RECORDED DATA »
[Start of Attachment]

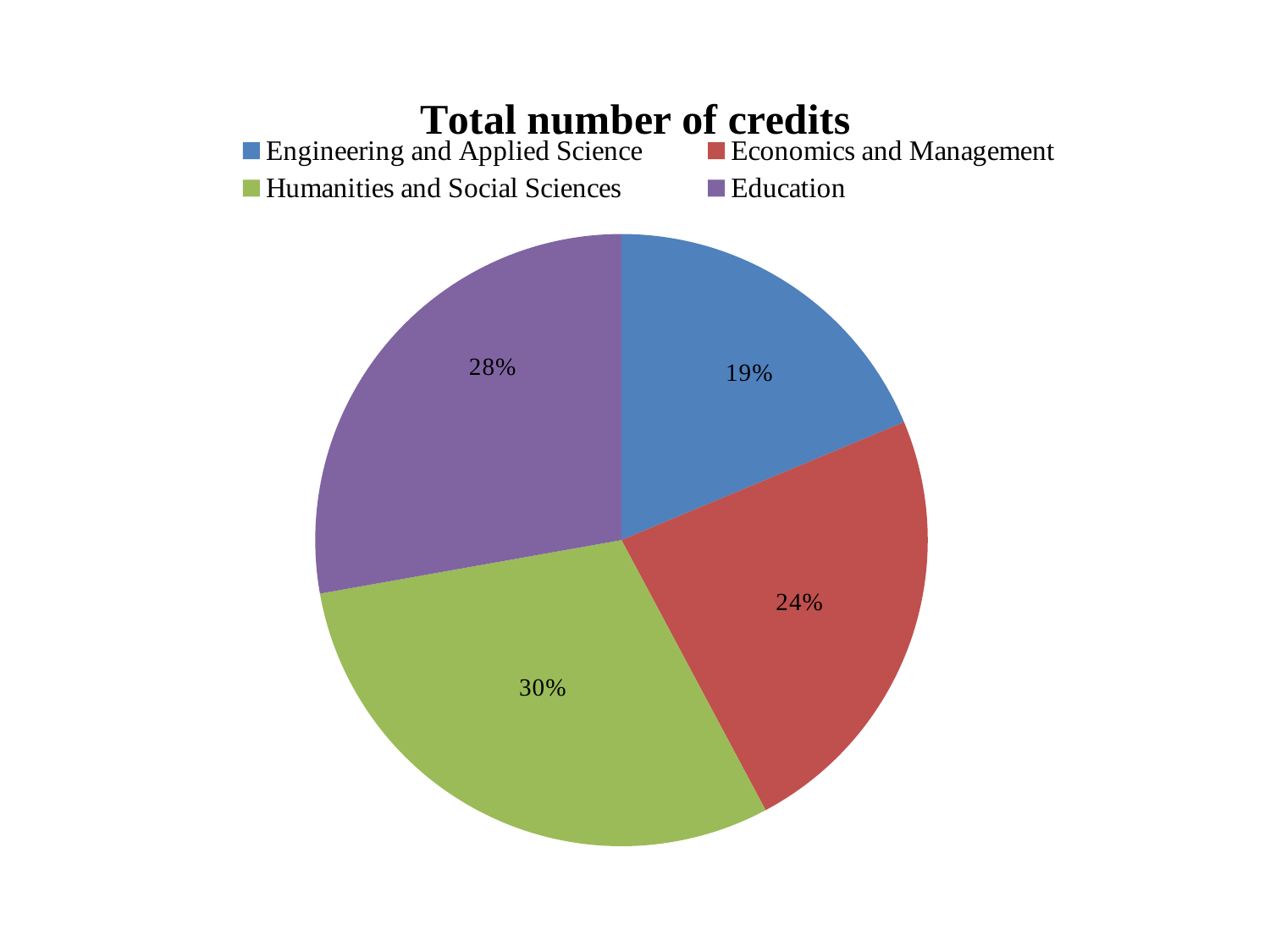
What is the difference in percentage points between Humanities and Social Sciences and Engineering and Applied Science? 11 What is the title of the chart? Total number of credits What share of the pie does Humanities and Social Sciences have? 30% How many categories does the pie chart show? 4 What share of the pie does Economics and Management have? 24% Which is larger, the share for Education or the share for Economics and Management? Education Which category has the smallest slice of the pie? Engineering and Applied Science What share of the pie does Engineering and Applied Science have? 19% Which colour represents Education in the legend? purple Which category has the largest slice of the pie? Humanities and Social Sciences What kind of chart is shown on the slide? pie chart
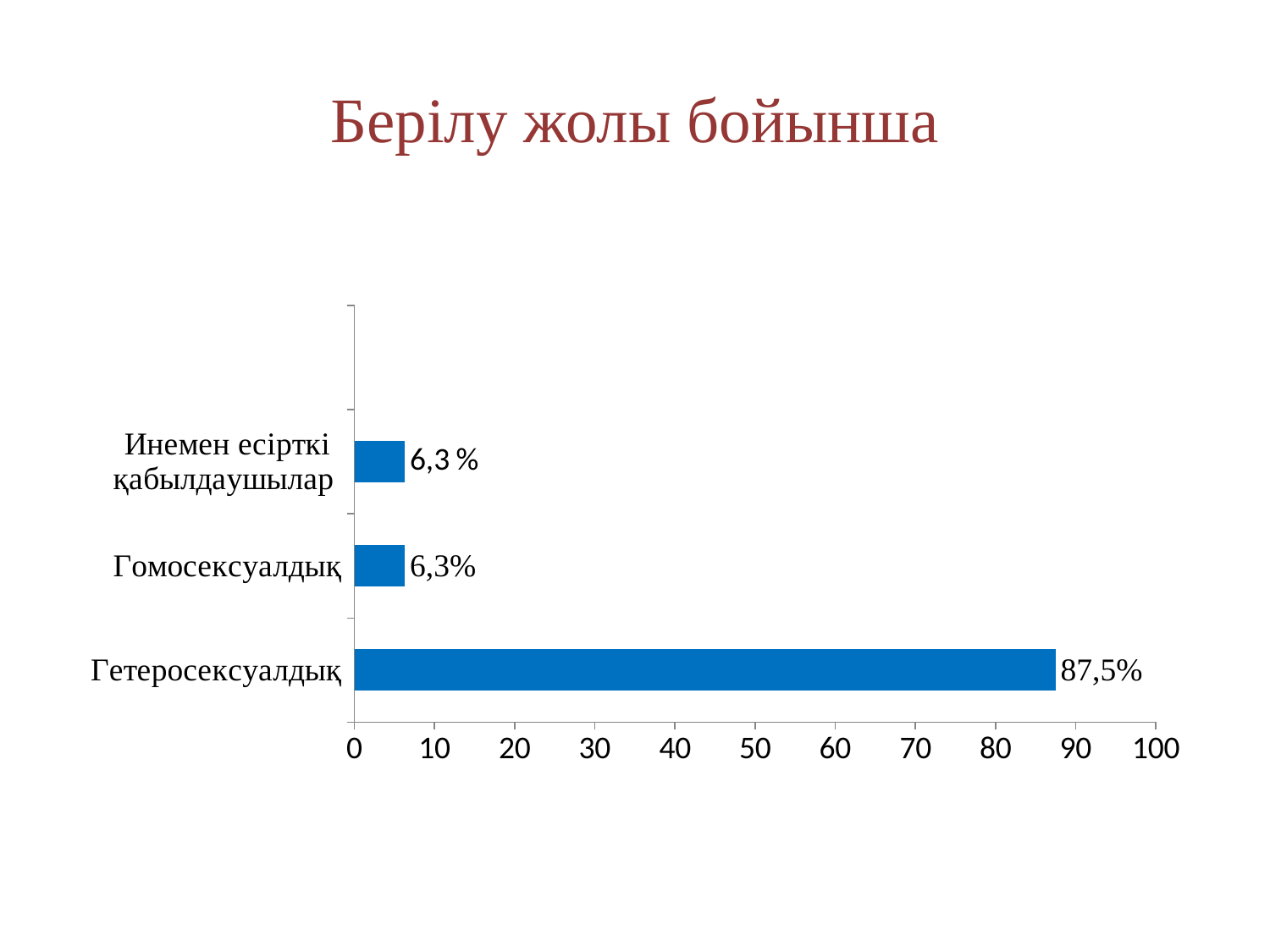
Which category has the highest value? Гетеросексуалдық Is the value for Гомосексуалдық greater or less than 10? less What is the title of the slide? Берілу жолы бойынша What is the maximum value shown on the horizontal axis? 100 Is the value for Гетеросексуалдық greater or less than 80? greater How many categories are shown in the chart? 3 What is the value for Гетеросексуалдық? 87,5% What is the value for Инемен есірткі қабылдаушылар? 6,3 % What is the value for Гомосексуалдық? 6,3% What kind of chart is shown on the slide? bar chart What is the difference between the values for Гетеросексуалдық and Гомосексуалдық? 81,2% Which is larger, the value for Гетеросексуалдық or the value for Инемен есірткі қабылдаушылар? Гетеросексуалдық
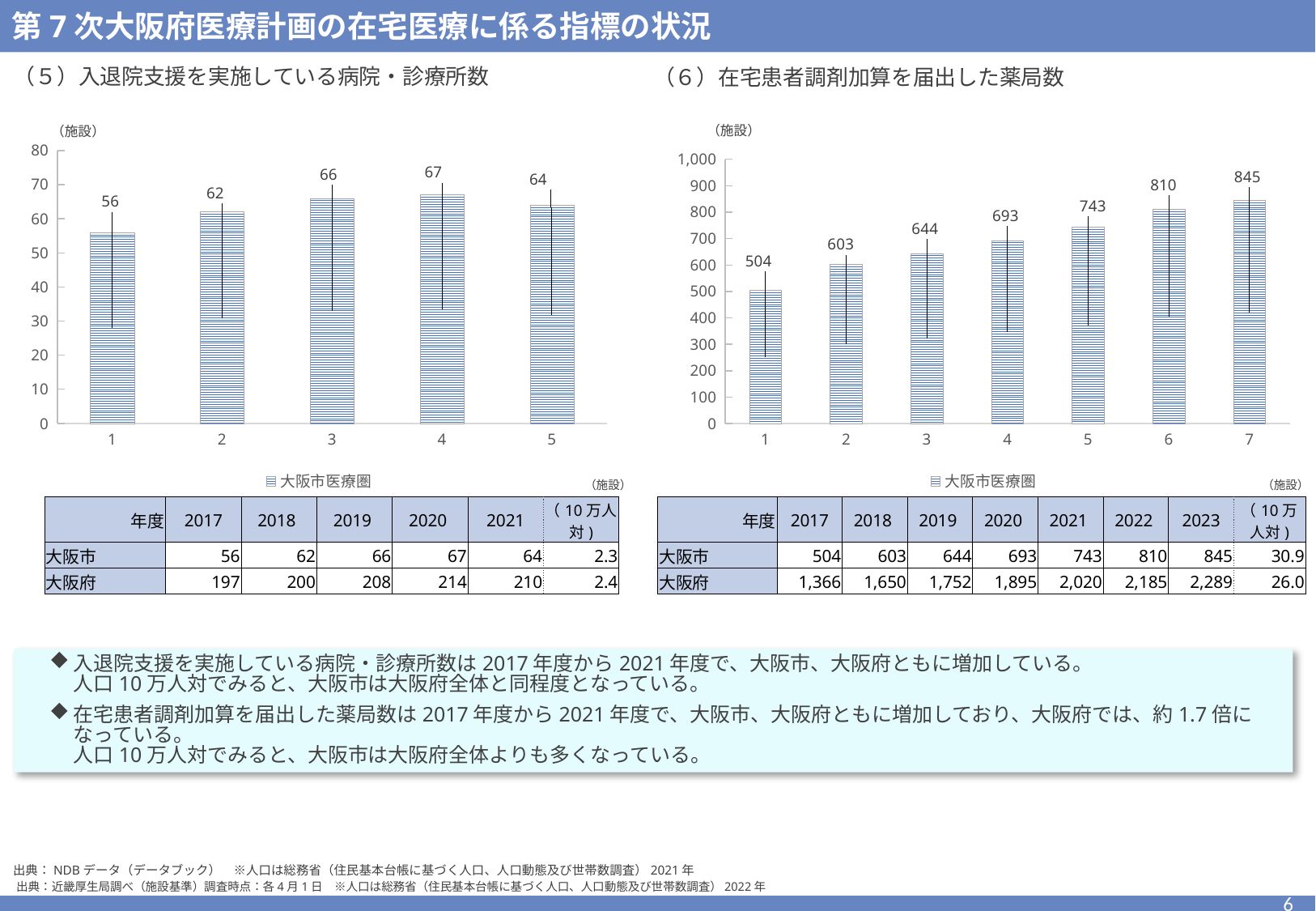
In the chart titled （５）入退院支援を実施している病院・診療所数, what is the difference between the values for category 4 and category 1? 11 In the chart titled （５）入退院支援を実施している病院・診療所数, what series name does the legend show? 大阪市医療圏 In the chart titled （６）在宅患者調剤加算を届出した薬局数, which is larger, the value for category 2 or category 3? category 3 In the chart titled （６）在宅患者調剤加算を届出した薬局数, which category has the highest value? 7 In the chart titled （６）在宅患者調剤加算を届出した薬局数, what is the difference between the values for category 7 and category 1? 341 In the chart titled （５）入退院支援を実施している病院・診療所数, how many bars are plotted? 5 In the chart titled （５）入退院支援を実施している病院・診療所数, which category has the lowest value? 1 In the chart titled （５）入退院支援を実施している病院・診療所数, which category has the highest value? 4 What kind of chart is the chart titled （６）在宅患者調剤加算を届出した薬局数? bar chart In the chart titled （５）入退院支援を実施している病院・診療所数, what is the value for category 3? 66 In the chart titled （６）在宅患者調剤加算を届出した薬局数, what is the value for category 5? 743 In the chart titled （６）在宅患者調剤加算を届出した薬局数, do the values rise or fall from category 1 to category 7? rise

[End of Attachment]
[Start of Attachment]

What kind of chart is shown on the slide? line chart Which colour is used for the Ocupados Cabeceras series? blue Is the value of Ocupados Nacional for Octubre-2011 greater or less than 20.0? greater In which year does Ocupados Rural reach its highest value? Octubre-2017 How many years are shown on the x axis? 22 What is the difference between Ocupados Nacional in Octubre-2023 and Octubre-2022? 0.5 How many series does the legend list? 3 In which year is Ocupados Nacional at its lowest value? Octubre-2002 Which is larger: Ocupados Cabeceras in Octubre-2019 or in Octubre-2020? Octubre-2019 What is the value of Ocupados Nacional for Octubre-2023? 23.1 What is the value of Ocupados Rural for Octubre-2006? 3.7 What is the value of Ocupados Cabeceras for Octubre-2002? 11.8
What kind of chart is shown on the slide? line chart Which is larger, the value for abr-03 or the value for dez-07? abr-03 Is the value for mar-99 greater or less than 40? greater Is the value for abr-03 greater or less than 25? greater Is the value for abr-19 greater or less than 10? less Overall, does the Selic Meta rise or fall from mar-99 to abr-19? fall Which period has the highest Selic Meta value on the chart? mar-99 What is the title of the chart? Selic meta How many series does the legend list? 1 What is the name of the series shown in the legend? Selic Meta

[End of Attachment]

WHAT YOU NEED TO DO » Starting at the line that contains "for Octubre-2002? 11.8" and stopping after the line that contains "legend? Selic Meta", write those lines out again, swapping "kind" for "type" and leaving everything else unchanged.

EXERCISE OUTPUT »
What type of chart is shown on the slide? line chart Which colour is used for the Ocupados Cabeceras series? blue Is the value of Ocupados Nacional for Octubre-2011 greater or less than 20.0? greater In which year does Ocupados Rural reach its highest value? Octubre-2017 How many years are shown on the x axis? 22 What is the difference between Ocupados Nacional in Octubre-2023 and Octubre-2022? 0.5 How many series does the legend list? 3 In which year is Ocupados Nacional at its lowest value? Octubre-2002 Which is larger: Ocupados Cabeceras in Octubre-2019 or in Octubre-2020? Octubre-2019 What is the value of Ocupados Nacional for Octubre-2023? 23.1 What is the value of Ocupados Rural for Octubre-2006? 3.7 What is the value of Ocupados Cabeceras for Octubre-2002? 11.8
What type of chart is shown on the slide? line chart Which is larger, the value for abr-03 or the value for dez-07? abr-03 Is the value for mar-99 greater or less than 40? greater Is the value for abr-03 greater or less than 25? greater Is the value for abr-19 greater or less than 10? less Overall, does the Selic Meta rise or fall from mar-99 to abr-19? fall Which period has the highest Selic Meta value on the chart? mar-99 What is the title of the chart? Selic meta How many series does the legend list? 1 What is the name of the series shown in the legend? Selic Meta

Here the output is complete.